**Problem:** Please output all the entries word for word, without the pictures.

**Items listed in a dataset:**

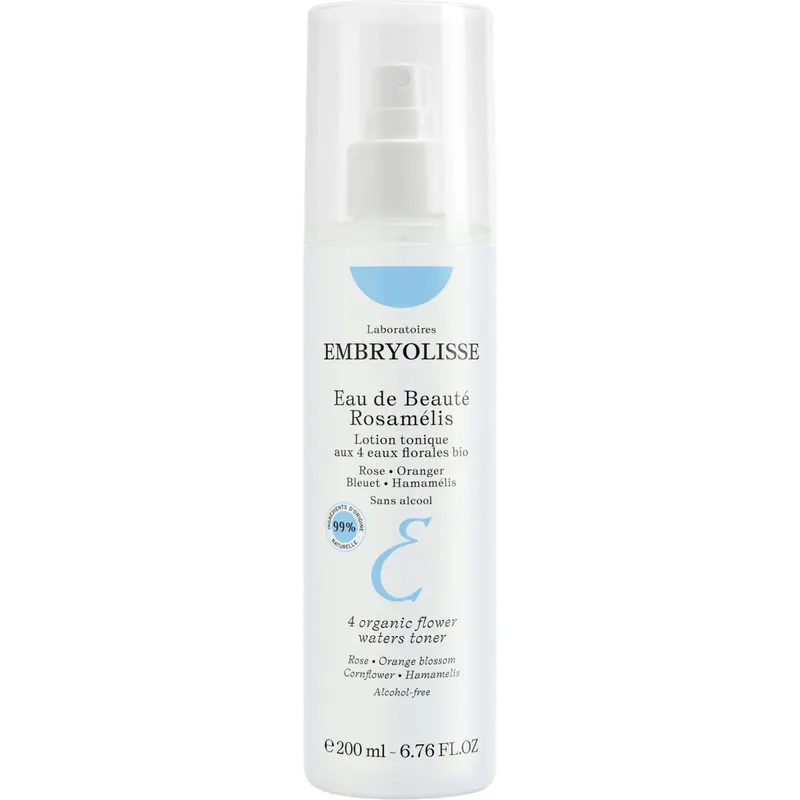 Embryolisse 4 Organic Flower Waters Toner, 200 ml
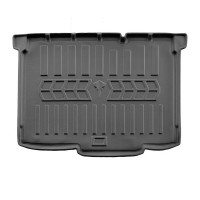 Opel 3D коврик в багажник Corsa D (2006-2014) (lower trunk) (Stingray)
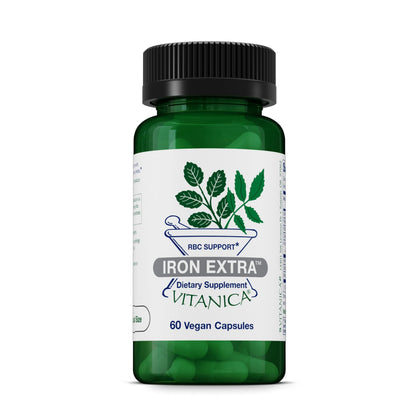 Vitanica Fer Extra 25 mg 60 capsules vue avant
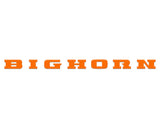 Bighorn Tailgate Emblem Letter Inserts Fits 2025-2026 Ram 1500/2500/3500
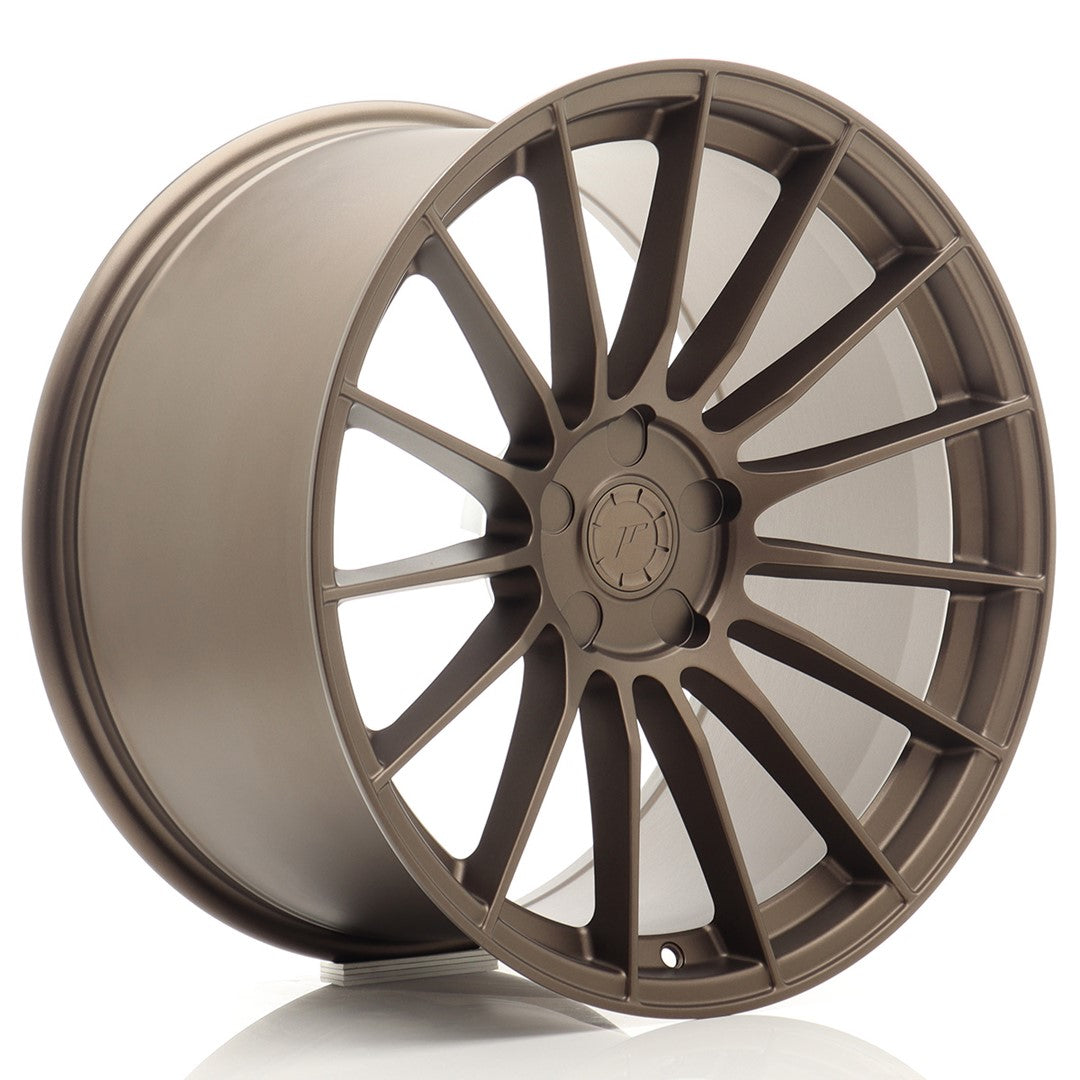 Alu kola Japan Racing SL05 19x10,5 ET15-40 5H BLANK Matt Bronze | Wheelsup.cz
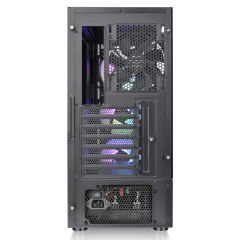 Thermaltake S200 TG 550W 80+ ARGB 3x120mm Fan Mesh Ön Panel, Tempered Glass Pencereli Oyuncu Kasası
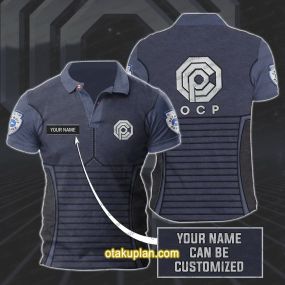 RC OCP Custom Name Polo Shirt
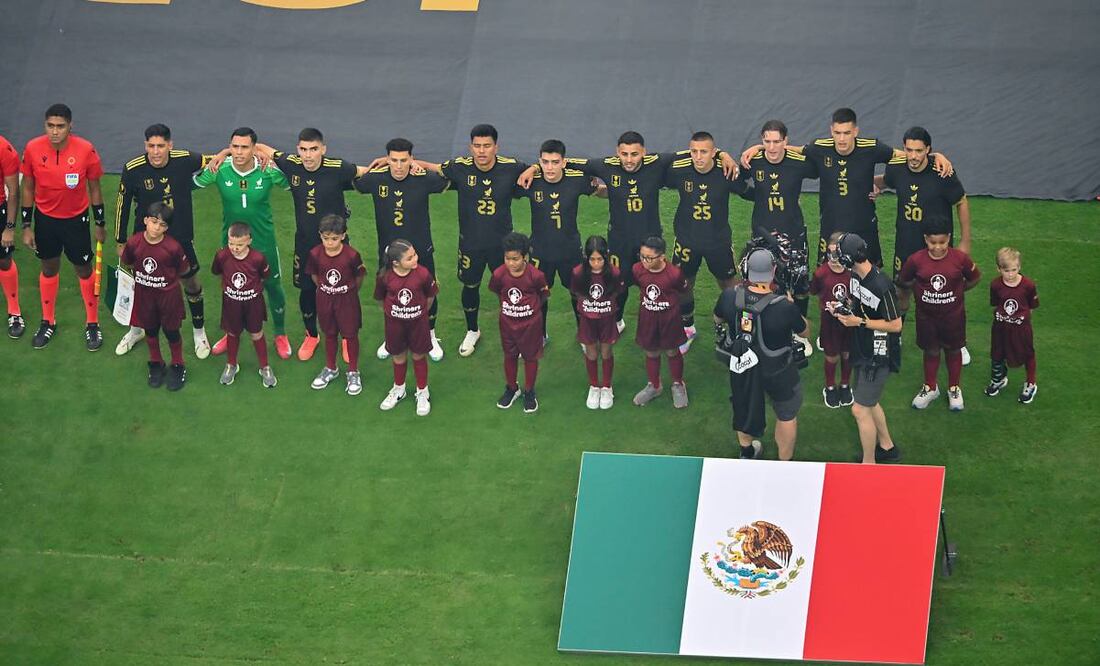 La Selección Mexicana enfrentará esta noche a Japón en partido de preparación. Foto: Imago7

**Answer box:**
 Embryolisse 4 Organic Flower Waters Toner, 200 ml
 Opel 3D коврик в багажник Corsa D (2006-2014) (lower trunk) (Stingray)
 Vitanica Fer Extra 25 mg 60 capsules vue avant
 Bighorn Tailgate Emblem Letter Inserts Fits 2025-2026 Ram 1500/2500/3500
 Alu kola Japan Racing SL05 19x10,5 ET15-40 5H BLANK Matt Bronze | Wheelsup.cz
 Thermaltake S200 TG 550W 80+ ARGB 3x120mm Fan Mesh Ön Panel, Tempered Glass Pencereli Oyuncu Kasası
 RC OCP Custom Name Polo Shirt
 La Selección Mexicana enfrentará esta noche a Japón en partido de preparación. Foto: Imago7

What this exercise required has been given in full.